Crises converged for nonviolence and violence alike. In Washington, J. Edgar Hoover reported secretly to President Johnson that King had raised only $1,000 from eight Mississippi rallies and was discouraged by a lack of response to his anti-poverty drive. The President was consumed by his forthcoming speech on the big Vietnam troop request. To clear the way, he decided to relieve General Westmoreland from battlefield command with a promotion to Army chief of staff. He complained to Senator Russell that Robert Kennedy already was “storming these states and those governors and switching the bosses all over the country.” Of the Wise Men summoned for final advice the next Monday, only Justice Fortas of Memphis pushed in advance to send all the soldiers, telling Johnson that anything less would advertise weakness with “our own sensitivity to criticism, our own dislike of bloodshed.”
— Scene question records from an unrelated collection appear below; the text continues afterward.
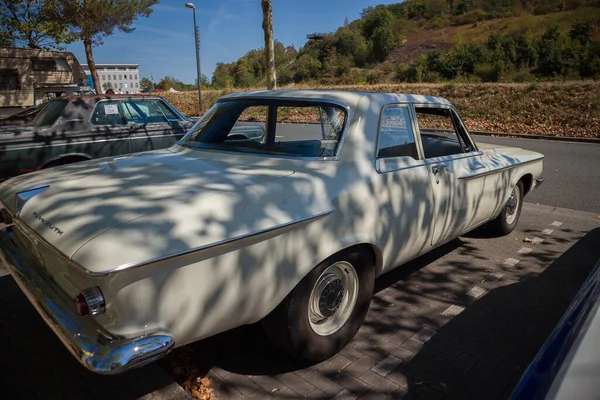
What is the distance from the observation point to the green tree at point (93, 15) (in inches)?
649

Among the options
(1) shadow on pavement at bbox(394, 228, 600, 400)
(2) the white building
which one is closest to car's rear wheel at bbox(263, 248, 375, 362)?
(1) shadow on pavement at bbox(394, 228, 600, 400)

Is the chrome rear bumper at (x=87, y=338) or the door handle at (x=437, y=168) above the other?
the door handle at (x=437, y=168)

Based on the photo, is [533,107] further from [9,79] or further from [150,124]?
[9,79]

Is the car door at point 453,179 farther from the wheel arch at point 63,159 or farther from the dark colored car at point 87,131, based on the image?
the wheel arch at point 63,159

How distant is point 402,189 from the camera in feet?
9.45

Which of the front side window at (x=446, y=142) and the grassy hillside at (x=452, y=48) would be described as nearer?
the front side window at (x=446, y=142)

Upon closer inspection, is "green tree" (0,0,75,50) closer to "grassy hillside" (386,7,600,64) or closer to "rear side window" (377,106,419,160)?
"rear side window" (377,106,419,160)

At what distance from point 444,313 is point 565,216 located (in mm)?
3599

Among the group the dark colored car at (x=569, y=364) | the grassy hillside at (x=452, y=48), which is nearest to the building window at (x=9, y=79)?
the dark colored car at (x=569, y=364)

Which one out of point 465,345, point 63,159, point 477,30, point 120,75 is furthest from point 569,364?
point 120,75

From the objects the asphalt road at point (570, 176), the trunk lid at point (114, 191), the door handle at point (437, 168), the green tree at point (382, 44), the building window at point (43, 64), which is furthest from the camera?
the green tree at point (382, 44)

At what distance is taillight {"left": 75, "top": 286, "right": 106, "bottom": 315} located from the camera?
1.72 metres

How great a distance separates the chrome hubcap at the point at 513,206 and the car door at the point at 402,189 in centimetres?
204

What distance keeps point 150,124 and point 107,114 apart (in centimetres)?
65
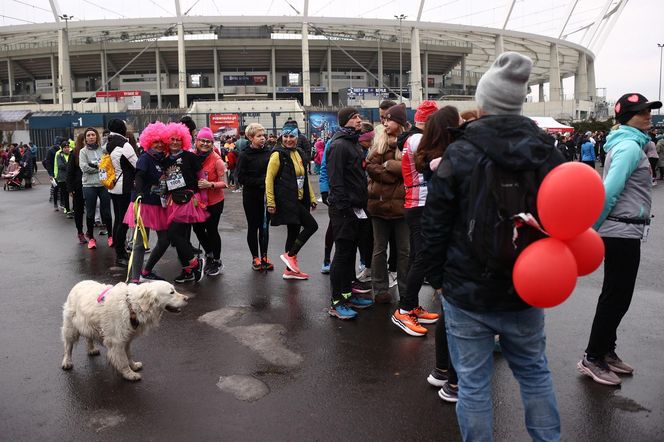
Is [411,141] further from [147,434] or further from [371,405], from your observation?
[147,434]

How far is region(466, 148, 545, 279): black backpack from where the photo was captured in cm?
220

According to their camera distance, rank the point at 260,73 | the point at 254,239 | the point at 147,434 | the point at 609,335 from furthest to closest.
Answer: the point at 260,73 < the point at 254,239 < the point at 609,335 < the point at 147,434

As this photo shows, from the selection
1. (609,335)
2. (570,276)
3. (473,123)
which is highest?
(473,123)

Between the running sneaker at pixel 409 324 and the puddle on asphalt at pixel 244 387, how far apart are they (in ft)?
4.85

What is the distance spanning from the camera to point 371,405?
3521 mm

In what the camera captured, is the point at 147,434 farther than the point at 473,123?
Yes

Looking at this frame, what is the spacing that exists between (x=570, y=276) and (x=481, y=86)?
0.91 metres

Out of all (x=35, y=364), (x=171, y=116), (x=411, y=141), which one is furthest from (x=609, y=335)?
(x=171, y=116)

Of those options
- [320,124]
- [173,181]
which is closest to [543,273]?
[173,181]

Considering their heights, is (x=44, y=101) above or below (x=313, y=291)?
above

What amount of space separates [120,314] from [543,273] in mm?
2949

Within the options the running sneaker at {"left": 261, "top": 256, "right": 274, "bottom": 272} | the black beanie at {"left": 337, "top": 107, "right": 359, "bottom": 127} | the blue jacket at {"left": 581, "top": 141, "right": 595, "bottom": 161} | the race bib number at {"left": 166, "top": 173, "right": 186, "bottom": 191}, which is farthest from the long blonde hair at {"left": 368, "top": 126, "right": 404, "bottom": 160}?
the blue jacket at {"left": 581, "top": 141, "right": 595, "bottom": 161}

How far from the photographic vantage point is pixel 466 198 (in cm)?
231

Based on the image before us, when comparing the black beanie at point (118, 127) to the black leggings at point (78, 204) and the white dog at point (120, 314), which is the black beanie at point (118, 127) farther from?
the white dog at point (120, 314)
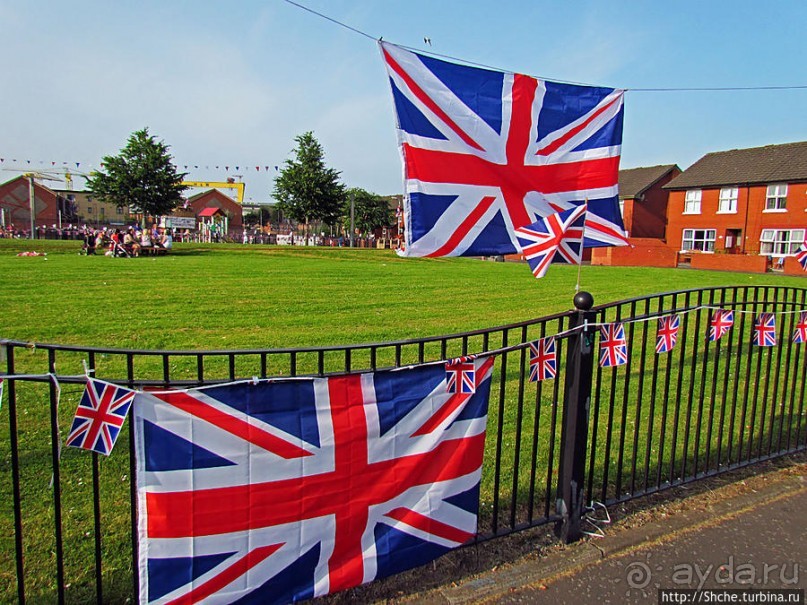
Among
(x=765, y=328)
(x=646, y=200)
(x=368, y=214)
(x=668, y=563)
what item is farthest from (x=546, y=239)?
(x=368, y=214)

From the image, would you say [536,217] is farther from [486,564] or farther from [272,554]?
[272,554]

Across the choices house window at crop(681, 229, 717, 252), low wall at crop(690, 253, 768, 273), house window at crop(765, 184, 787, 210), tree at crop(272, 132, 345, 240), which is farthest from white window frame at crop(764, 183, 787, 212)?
tree at crop(272, 132, 345, 240)

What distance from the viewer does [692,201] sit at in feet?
134

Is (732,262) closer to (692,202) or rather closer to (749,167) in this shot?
(749,167)

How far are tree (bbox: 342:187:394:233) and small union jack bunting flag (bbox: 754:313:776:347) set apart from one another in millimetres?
64126

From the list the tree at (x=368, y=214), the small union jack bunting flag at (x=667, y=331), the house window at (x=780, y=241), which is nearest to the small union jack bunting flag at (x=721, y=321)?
the small union jack bunting flag at (x=667, y=331)

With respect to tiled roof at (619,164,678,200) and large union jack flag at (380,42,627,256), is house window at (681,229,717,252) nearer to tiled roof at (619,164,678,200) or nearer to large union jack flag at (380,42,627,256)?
tiled roof at (619,164,678,200)

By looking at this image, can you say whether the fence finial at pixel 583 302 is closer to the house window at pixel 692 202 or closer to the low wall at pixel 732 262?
the low wall at pixel 732 262

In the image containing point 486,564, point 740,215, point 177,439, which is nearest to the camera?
point 177,439

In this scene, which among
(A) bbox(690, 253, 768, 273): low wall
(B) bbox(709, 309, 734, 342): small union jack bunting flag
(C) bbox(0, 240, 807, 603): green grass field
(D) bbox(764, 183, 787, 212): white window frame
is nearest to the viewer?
(C) bbox(0, 240, 807, 603): green grass field

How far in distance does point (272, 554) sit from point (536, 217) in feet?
8.09

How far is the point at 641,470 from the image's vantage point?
4391 mm

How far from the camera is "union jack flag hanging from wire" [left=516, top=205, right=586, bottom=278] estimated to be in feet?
10.2

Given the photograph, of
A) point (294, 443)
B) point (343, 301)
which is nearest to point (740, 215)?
point (343, 301)
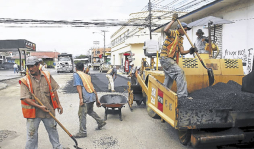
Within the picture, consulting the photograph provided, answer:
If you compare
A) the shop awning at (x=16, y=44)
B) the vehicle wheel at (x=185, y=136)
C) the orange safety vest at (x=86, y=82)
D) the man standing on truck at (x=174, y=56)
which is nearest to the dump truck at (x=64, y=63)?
the shop awning at (x=16, y=44)

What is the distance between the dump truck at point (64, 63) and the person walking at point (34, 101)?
27.9 meters

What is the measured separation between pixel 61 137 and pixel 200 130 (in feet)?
9.86

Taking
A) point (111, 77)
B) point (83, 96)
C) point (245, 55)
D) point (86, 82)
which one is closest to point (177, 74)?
point (86, 82)

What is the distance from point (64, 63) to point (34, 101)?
1105 inches

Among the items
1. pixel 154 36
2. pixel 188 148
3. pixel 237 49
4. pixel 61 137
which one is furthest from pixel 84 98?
pixel 154 36

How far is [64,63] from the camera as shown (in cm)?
3058

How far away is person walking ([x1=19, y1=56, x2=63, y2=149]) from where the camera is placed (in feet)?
11.4

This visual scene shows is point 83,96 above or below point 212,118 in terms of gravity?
above

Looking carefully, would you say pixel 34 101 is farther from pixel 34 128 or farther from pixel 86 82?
pixel 86 82

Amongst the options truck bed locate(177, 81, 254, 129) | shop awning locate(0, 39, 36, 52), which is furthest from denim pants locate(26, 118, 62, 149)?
shop awning locate(0, 39, 36, 52)

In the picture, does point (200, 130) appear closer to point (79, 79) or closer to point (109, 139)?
point (109, 139)

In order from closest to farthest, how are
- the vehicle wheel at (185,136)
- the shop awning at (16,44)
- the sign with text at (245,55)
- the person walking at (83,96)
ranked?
the vehicle wheel at (185,136)
the person walking at (83,96)
the sign with text at (245,55)
the shop awning at (16,44)

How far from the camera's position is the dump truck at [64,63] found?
1203 inches

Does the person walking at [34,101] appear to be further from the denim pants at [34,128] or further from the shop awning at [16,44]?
the shop awning at [16,44]
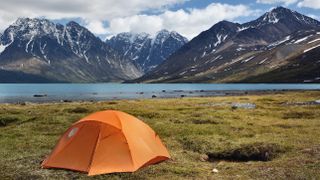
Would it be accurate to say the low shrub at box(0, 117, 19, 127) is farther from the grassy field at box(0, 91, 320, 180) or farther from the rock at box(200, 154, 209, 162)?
the rock at box(200, 154, 209, 162)

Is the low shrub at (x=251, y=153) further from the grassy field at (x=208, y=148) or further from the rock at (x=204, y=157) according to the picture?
the rock at (x=204, y=157)

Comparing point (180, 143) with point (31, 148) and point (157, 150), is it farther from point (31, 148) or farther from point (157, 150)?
point (31, 148)

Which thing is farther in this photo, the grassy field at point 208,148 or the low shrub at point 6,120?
the low shrub at point 6,120

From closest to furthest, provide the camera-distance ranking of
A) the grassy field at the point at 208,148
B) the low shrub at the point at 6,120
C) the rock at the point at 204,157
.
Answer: the grassy field at the point at 208,148, the rock at the point at 204,157, the low shrub at the point at 6,120

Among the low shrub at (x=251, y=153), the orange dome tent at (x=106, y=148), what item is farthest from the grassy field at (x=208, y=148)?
the orange dome tent at (x=106, y=148)

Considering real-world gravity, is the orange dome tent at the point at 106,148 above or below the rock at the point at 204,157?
above

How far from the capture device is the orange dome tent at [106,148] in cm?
2344

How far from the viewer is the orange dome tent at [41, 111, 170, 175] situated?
23438 millimetres

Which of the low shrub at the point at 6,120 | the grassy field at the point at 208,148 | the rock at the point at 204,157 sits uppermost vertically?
the low shrub at the point at 6,120

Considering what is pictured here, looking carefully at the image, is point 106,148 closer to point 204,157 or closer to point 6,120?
point 204,157

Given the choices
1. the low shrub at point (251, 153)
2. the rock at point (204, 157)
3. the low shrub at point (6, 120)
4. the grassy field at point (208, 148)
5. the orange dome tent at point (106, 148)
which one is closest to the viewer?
the grassy field at point (208, 148)

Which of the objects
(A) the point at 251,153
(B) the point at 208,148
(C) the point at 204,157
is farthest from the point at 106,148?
(A) the point at 251,153

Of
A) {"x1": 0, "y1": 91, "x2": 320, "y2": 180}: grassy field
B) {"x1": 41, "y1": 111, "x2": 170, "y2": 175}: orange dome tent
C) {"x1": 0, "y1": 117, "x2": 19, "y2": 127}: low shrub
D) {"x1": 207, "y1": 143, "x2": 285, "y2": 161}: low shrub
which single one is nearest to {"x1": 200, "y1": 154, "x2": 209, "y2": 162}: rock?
{"x1": 0, "y1": 91, "x2": 320, "y2": 180}: grassy field

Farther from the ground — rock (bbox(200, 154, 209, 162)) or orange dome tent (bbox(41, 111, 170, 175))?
orange dome tent (bbox(41, 111, 170, 175))
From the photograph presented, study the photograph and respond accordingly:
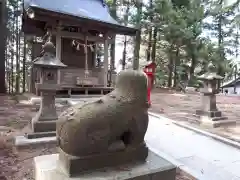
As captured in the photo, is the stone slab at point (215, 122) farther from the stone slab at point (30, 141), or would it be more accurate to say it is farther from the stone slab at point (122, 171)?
the stone slab at point (30, 141)

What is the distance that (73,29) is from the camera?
10617 millimetres

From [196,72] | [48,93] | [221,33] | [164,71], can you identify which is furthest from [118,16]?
[48,93]

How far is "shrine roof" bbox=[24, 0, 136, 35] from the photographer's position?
8.82 m

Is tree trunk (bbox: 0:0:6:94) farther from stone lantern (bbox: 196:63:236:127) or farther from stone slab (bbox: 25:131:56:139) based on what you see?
stone lantern (bbox: 196:63:236:127)

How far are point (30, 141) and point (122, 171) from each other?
235 cm

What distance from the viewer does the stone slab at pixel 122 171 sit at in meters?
1.94

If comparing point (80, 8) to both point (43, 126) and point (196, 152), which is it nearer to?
point (43, 126)

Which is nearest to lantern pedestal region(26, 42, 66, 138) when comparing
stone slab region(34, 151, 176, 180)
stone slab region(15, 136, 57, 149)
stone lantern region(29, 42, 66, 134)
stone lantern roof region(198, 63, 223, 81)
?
stone lantern region(29, 42, 66, 134)

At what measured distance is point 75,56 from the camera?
37.8 ft

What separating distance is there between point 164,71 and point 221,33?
21.6 ft

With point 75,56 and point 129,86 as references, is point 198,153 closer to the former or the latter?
point 129,86

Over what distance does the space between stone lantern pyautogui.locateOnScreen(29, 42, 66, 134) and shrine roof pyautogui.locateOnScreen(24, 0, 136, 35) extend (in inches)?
193

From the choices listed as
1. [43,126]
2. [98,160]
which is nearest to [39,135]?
[43,126]

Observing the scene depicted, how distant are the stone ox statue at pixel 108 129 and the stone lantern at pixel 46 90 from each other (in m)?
2.09
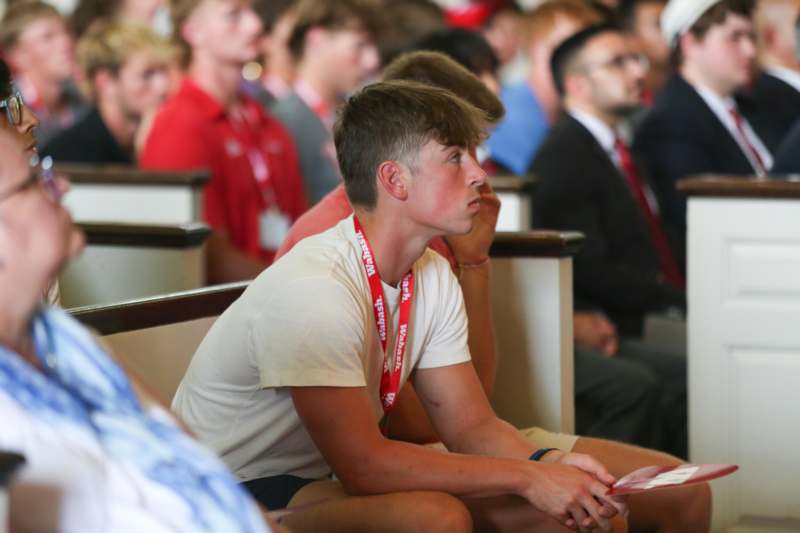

From Memphis, an amazed James Lawson called King before dawn on Friday, March 22. A rare dusting of snow in the Mississippi Delta had become a freak blizzard of sixteen inches on the first day of spring. The march would have to wait a few days, Lawson said wryly, but King could claim delivery of a work stoppage beyond dreams. Nothing moved at all, and interpretations of providential wonder circulated through silent, blanketed Memphis. “Well, the Lord has done it again,” H. Ralph Jackson mordantly declared. “It’s a white world.” A church woman in white Memphis claimed to receive a sobering command for charity toward the strike: “The Lord sent the snow to give us another chance.”